LOL, they say its good for a GSD to have a job, congrats!


----------



## Vinnie (Sep 4, 2001)

PS. I'll have to get several copies autographed. Anyone want's a copy, I'll be selling them for $5 each. (More after the commercial aires and he becomes a big star - so you better get a copy now!)


----------



## Elaine (Sep 10, 2006)

Only if I get a percentage of those autographs!


----------



## Vinnie (Sep 4, 2001)

Elaine said:


> Only if I get a percentage of those autographs!


Ok, but only a small percentage.


----------



## JeanKBBMMMAAN (May 11, 2005)

When will we get to see it?!?!?!?!?!?!?! HURRY! 

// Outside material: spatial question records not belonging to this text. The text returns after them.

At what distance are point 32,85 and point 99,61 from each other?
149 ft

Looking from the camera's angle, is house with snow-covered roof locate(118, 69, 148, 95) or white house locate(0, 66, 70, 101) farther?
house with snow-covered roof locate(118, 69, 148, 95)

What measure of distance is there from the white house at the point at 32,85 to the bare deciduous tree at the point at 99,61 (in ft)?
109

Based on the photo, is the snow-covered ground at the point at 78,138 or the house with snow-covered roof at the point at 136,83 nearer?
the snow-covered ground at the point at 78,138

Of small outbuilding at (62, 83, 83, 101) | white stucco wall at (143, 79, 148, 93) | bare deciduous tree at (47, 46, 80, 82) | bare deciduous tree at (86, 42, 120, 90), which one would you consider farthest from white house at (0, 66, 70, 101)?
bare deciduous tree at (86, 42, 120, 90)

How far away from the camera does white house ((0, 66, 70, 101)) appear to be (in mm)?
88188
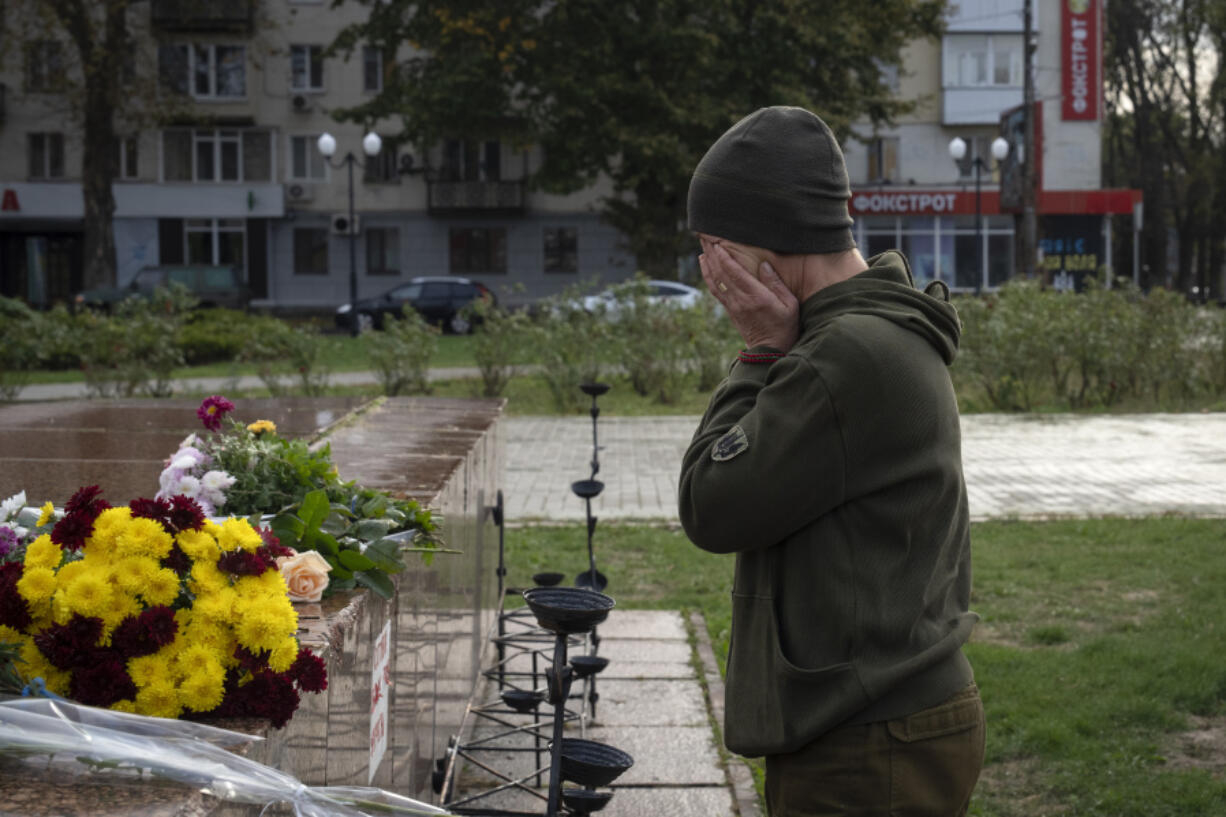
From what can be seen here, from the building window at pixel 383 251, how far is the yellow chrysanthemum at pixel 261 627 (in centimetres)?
4465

Very cool - cannot wait to see it!


----------



## AbbyK9 (Oct 11, 2005)

That is awesome! Make sure you post a link for everyone to see!


----------



## Amaruq (Aug 29, 2001)

Very cool!


----------



## Jessiewessie99 (Mar 6, 2009)

Awesome!!Can't wait to see it!


----------



## Kamahi (Feb 27, 2010)

Wow, that's awesome! I can't wait to see it


----------



## Lin (Jul 3, 2007)

JeanKBBMMMAAN said:


> When will we get to see it?!?!?!?!?!?!?! HURRY!
> 
> Very cool - cannot wait to see it!


What place was it for?


----------



## JeanKBBMMMAAN (May 11, 2005)

I don't know! It's like...suspense...I don't like suspense!


----------



## elisabeth_00117 (May 17, 2009)

So exciting!!!

I can't wait to see it!!!


----------



## onyx'girl (May 18, 2007)

I bet they are writing a new commercial now for your Star!







Congrats, can't wait to see it!


Ok....we can't use the smileys now unless we pay for them??? Does anyone else see _"premium member"
_ where I tried to put the cool smiley? Sorry for the highjack, but this is too much!!


----------



## JeanKBBMMMAAN (May 11, 2005)

I do! :rofl: (inappropriate laughter - sorry)


----------



## sagelfn (Aug 13, 2009)

Very cool and congrats! can't wait to see it


----------



## Lexi (May 12, 2010)

Very impressive! Can't wait to see the commercial!


----------



## Elaine (Sep 10, 2006)

I'm not allowed to say who the client was as there are apparently commercial wars going on out there that I never knew about. I can only tell once the commercial is done. I am dieing to see it too!


----------



## chevysmom (Feb 15, 2008)

That is so cool! Can't wait to see it!


----------